ACTIONS TO TAKE ->
1) In the Alice Speilburg interview, what is the topic of her Sunday master class?
2) What are all the different author preferences Alice names in the Alice Speilburg interview?

Are you looking for an agent? Alice Speilburg, founding agent at Speilburg Literary Agency, provides yet another outstanding reason to put AWN! 2017 on your calendar today! Alice is currently building her client list, representing a wide range of fiction and nonfiction. Alice will be available at the conference to take pitches and present an informative workshop on "Narrative Pull: How to Keep Agents and Editors Reading." If that's not enough, Alice will be staying on in beautiful Cape Girardeau to present an intensive Sunday master class on the topic of "Revisions." Reserve your spot!
Penny: What is the most valuable parcel of experience you have acquired through heading up your own literary agency, in contrast to working for someone else?
Alice: As the founding agent at Speilburg Literary, I’m the key decision maker. I have access to discussions and situations that might be shared on a need-to-know basis at another agency. More so, I have a strong responsibility along with the access. While working at another agency, I was often aware of challenging situations and I observed how the principal agent handled them; now I’m responsible for anticipating those challenges, and I have experience resolving unexpected conflicts.
Penny: Authors are a diverse group. Share with us how you handle a variety of ideas and personalities.
Alice: I have a different relationship with each of my clients. Some authors need more editorial encouragement while others value frank criticism; some want the nitty gritty details of every aspect of the business, while others would rather stay out of it and focus on their writing. There’s an adjustment period with each new client as we encounter various pieces of the business. I ask a lot of questions about an author’s preferences along the way, and then there’s some trial and error, but eventually we find that place where we’re in sync with each other.
Penny: Describe the art of rejecting ideas while still leaving writers with a sense of value and self-confidence.

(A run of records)
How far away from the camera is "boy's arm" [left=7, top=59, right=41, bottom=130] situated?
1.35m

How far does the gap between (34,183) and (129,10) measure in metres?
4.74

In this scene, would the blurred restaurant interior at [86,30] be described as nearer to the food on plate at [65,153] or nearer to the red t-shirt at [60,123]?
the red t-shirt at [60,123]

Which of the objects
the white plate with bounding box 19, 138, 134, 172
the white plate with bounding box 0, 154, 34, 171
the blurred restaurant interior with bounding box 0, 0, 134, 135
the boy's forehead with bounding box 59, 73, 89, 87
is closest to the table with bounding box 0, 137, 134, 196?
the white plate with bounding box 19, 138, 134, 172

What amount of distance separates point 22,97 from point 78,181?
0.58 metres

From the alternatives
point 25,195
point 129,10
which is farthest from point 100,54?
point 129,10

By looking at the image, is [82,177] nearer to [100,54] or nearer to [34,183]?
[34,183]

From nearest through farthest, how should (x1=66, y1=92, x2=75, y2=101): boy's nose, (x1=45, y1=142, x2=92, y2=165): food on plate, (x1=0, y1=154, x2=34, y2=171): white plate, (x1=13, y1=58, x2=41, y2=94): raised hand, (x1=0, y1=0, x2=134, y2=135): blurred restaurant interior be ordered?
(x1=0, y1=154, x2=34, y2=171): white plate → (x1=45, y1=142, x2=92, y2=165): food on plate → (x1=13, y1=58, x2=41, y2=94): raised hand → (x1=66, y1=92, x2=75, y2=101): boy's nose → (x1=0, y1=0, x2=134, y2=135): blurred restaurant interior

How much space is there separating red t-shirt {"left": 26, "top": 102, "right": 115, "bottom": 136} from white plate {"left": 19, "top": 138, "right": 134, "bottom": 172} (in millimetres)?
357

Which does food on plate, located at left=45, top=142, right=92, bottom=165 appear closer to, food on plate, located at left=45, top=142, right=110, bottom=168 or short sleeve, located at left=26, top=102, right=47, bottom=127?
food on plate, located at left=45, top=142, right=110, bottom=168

ANSWERS FOR THE EXERCISE ->
1) Revisions.

2)
- Needing more editorial encouragement
- Valuing frank criticism
- Wanting the nitty gritty details of every aspect of the business
- Staying out of the business and focusing on their writing